What Is Double-Entry Bookkeeping ?
Double entry bookkeeping. It’s a term you’ve heard a lot if you’ve been
reading our accounting software reviews. You’ve probably picked up from context
that double entry is a good thing. But what, exactly, does it mean?
A Brief (and Oversimplified) History of Accounting
Back in the days before computers, business owners had to find a way of
keeping their records accurate. Furthermore, as businesses became more and more
complex, they needed to have a clear way of expressing the financial states of
those businesses. The double-entry system helped on both fronts.
The earliest known records demonstrating double-entry bookkeeping show up
at the end of the thirteenth century. A few other scattered references appear
over the following years, and in 1458, Benedikt Kotruljević discussed the
system in his publication Della mercatura e del mercante perfetto (Of Commerce
and the Perfect Merchant). And in 1494, Fra Luca Bartolomeo de Pacioli
described the system in detail in Summa de arithmetica, geometria, proportioni
et proportionalità (All You Ever Wanted to Know About Arithmetic, Geometry,
Proportion, and Proportionality). Fun fact: Pacioli also taught math to
Leonardo da Vinci.
The term “double entry” was a literal description. Under this system, a
bookkeeper would enter the number for every transaction in two accounts – once
as a debit and once as a credit. If you followed the system perfectly, in the
end, when you added the total debits and credits, they would match. This would
mean your accounts were balanced. If there was a discrepancy, you could track
it down.
The Accounting Equation
Double-entry accounting has as its foundation the basic accounting
equation, which is:
Assets = Liability + Owner’s Equity
Put simply, that means that what your business has equals whatever you put
into it plus whatever debts the business may have incurred.

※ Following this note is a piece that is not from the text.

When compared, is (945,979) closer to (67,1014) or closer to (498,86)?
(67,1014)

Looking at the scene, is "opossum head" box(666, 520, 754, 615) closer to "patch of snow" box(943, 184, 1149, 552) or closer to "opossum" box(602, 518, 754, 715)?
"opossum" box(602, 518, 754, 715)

Now let’s take things a step farther. You may have heard of a chart of
accounts. This is the list of all the different accounts a business has. It
includes things like your checking account, your petty cash account … and also
your debts, expenses, revenues, owner contributions and draws, etc. Put those
into the equation, and you come up with this:
Assets = Liability + Owner Contributions – Owner Draws + Revenue – Expenses
+ Gains – Losses
An example:
Say your business is a widget factory. Widget-making machines cost $1000,
so you pay $500 out-of-pocket and get an interest-free loan for the other $500.
In one year, you sell $2000 worth of widgets and spend $200 on widget-making
materials. One of your customers pays you in Euros, and you lose $5 due to a
change in the exchange rate. In the equation, that looks like this:
Assets ($1000 machine + $1795 cash) = Liability ($500 loan) + Owner
Contributions ($500 start-up investment) + Revenue ($2000 sales) – Expenses
($200 materials) – Losses ($5 exchange loss)
$2795 = $1000 + $2000 – $200 – $5
$2795 = $2795
That may seem an overly complicated way of saying A=A … but hang in there;
it’s the foundation of modern accounting.